Media Advisory no.: MA/10/08
Rome, Berlin - 14 October, 2008 - German parliamentarians will gather to hear IFAD President Lennart Båge address a range of critical issues facing poor rural people in developing countries, as the emerging financial crisis and volatile food prices underline the need for a comprehensive global response.
As the UN system has swung into action over the food price crisis, Båge has emphasised the importance of investing in agriculture not only to avert further crises but to unleash the potential of poor rural people to escape poverty.
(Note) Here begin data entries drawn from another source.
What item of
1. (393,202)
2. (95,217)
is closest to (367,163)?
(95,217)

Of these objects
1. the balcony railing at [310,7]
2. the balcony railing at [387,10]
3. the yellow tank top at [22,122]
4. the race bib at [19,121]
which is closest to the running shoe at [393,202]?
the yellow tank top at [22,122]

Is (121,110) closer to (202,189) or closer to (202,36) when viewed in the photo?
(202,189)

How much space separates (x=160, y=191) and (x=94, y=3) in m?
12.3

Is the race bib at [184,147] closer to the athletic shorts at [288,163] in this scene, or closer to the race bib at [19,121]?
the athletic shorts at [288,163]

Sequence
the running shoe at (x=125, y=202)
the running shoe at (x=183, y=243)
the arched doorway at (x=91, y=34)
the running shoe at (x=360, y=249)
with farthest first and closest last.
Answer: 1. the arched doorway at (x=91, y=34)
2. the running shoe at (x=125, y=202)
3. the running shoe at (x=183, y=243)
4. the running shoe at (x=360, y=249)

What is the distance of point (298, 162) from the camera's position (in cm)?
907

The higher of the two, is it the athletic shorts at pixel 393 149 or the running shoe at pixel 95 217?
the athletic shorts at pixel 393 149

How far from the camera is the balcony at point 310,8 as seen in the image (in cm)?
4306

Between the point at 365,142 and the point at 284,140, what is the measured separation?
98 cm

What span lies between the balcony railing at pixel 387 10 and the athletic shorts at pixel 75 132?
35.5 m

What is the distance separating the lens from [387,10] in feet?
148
As an international financial institution and a specialised UN agency, IFAD works for and with the rural poor - some 450 million small farm holders on whom depend 2 billion people.
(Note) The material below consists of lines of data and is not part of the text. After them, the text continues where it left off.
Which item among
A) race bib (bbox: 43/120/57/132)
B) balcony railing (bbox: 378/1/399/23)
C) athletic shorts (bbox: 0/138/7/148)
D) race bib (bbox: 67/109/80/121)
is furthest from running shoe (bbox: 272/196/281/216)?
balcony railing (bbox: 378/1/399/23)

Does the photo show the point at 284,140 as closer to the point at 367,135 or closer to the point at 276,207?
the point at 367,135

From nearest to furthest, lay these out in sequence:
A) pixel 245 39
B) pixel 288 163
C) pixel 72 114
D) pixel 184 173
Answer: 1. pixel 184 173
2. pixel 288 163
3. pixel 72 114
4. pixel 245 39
The Committee on Economic Cooperation and Development of the Bundestag is assessing how microfinance, land and property rights, farmers and producers’ cooperatives and agricultural technologies can best be harnessed for rural development.
Date: 15th October 2008
Time: 09.30-12.00
Venue: Bundestag, Paul-Löbe-Haus, Raum E 800
NOTE TO EDITORS
IFAD was created 30 years ago to tackle rural poverty, a key consequence of the droughts and famines of the early 1970s. Since 1978, IFAD has invested more than US$10 billion in low-interest loans and grants that have helped over 400 million very poor rural women and men increase their incomes and provide for their families. IFAD is an international financial institution and a specialized United Nations agency. It is a global partnership of OECD, OPEC and other developing countries. Today, IFAD supports more than 200 programmes and projects in 85 developing countries and one territory.